-- Begin Records for processing --

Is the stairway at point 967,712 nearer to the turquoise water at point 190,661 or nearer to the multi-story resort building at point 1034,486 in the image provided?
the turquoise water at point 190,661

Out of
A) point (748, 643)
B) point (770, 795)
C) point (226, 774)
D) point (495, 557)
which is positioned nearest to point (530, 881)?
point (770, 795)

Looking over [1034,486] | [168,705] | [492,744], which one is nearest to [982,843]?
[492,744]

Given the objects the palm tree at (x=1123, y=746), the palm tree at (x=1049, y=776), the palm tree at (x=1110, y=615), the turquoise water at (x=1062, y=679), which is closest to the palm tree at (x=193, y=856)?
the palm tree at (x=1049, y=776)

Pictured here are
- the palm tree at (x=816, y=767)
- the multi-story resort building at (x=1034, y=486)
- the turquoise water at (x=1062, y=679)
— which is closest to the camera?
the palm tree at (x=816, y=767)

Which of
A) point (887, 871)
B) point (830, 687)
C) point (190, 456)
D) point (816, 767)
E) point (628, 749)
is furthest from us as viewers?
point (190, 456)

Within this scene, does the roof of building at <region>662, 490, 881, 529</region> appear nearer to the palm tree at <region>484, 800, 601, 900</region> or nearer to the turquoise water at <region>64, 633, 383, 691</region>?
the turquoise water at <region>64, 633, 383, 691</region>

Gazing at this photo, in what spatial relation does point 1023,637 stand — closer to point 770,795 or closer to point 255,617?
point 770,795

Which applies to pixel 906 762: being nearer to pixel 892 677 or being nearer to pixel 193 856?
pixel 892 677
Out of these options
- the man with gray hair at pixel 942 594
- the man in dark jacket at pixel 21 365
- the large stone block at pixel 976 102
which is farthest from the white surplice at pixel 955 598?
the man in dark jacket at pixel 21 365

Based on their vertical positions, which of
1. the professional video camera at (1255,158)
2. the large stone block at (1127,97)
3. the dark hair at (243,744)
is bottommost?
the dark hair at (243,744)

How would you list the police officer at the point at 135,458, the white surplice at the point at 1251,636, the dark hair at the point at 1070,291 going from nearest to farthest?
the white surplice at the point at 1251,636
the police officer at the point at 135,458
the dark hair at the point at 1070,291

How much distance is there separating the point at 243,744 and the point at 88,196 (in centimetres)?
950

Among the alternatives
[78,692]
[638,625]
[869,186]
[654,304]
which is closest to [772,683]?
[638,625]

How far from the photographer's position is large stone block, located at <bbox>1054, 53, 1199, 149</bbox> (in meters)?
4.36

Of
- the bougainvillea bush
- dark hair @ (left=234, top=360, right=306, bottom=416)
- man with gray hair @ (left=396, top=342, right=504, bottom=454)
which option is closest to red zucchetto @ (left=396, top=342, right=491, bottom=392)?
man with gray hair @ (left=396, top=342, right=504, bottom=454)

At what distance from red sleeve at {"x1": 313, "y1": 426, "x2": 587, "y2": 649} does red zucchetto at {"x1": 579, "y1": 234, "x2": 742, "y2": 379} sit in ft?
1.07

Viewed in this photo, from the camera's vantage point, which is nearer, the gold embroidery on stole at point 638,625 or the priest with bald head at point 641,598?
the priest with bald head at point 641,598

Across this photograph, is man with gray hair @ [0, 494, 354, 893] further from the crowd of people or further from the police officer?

-- End Records for processing --

Task to carry out —
Write out the full set of records exactly as given.

Output for this exercise —
Is the stairway at point 967,712 nearer to the turquoise water at point 190,661 or nearer to the multi-story resort building at point 1034,486 in the image provided?
the turquoise water at point 190,661

Out of
A) point (748, 643)
B) point (770, 795)
C) point (226, 774)
D) point (495, 557)
which is positioned nearest to point (530, 881)?
point (770, 795)

Looking over [1034,486] | [168,705] | [492,744], which one is nearest to [982,843]?
[492,744]

Given the objects the palm tree at (x=1123, y=746), the palm tree at (x=1049, y=776), the palm tree at (x=1110, y=615), the turquoise water at (x=1062, y=679), which is closest to the palm tree at (x=193, y=856)?
the palm tree at (x=1049, y=776)

Pictured here are
- the palm tree at (x=816, y=767)
- the multi-story resort building at (x=1034, y=486)
- the turquoise water at (x=1062, y=679)
— which is closest to the camera?
the palm tree at (x=816, y=767)

Which of
A) point (887, 871)
B) point (830, 687)
C) point (190, 456)
D) point (816, 767)
E) point (628, 749)
is furthest from us as viewers?
point (190, 456)

Within this scene, does the roof of building at <region>662, 490, 881, 529</region> appear nearer to the palm tree at <region>484, 800, 601, 900</region> or nearer to the turquoise water at <region>64, 633, 383, 691</region>?
the turquoise water at <region>64, 633, 383, 691</region>

Gazing at this photo, in what spatial relation does point 1023,637 stand — closer to point 770,795 or closer to point 255,617?
point 770,795

Which applies to pixel 906 762: being nearer to pixel 892 677 or being nearer to pixel 193 856?
pixel 892 677
Out of these options
- the man with gray hair at pixel 942 594
- the man in dark jacket at pixel 21 365
- the large stone block at pixel 976 102
which is farthest from the white surplice at pixel 955 598?
the man in dark jacket at pixel 21 365

Based on their vertical positions, which of
1. the professional video camera at (1255,158)
2. the large stone block at (1127,97)
3. the dark hair at (243,744)
is bottommost?
the dark hair at (243,744)

How would you list the police officer at the point at 135,458, the white surplice at the point at 1251,636, the dark hair at the point at 1070,291 going from nearest to farthest?
the white surplice at the point at 1251,636
the police officer at the point at 135,458
the dark hair at the point at 1070,291

How much distance is there separating the point at 243,744 and the point at 88,196 (in centimetres)?
950

Among the alternatives
[78,692]
[638,625]
[869,186]
[654,304]
which is closest to [772,683]?
[638,625]

How far from the photographer's position is large stone block, located at <bbox>1054, 53, 1199, 149</bbox> (in meters)?
4.36

Of
- the bougainvillea bush
- dark hair @ (left=234, top=360, right=306, bottom=416)
- man with gray hair @ (left=396, top=342, right=504, bottom=454)
which option is closest to red zucchetto @ (left=396, top=342, right=491, bottom=392)?
man with gray hair @ (left=396, top=342, right=504, bottom=454)

At what distance from red sleeve at {"x1": 313, "y1": 426, "x2": 587, "y2": 649} does red zucchetto at {"x1": 579, "y1": 234, "x2": 742, "y2": 379} sit in ft?
1.07

Viewed in this photo, from the camera's vantage point, which is nearer, the gold embroidery on stole at point 638,625 or the priest with bald head at point 641,598?
the priest with bald head at point 641,598

Across this photograph, is man with gray hair @ [0, 494, 354, 893] further from the crowd of people or further from the police officer?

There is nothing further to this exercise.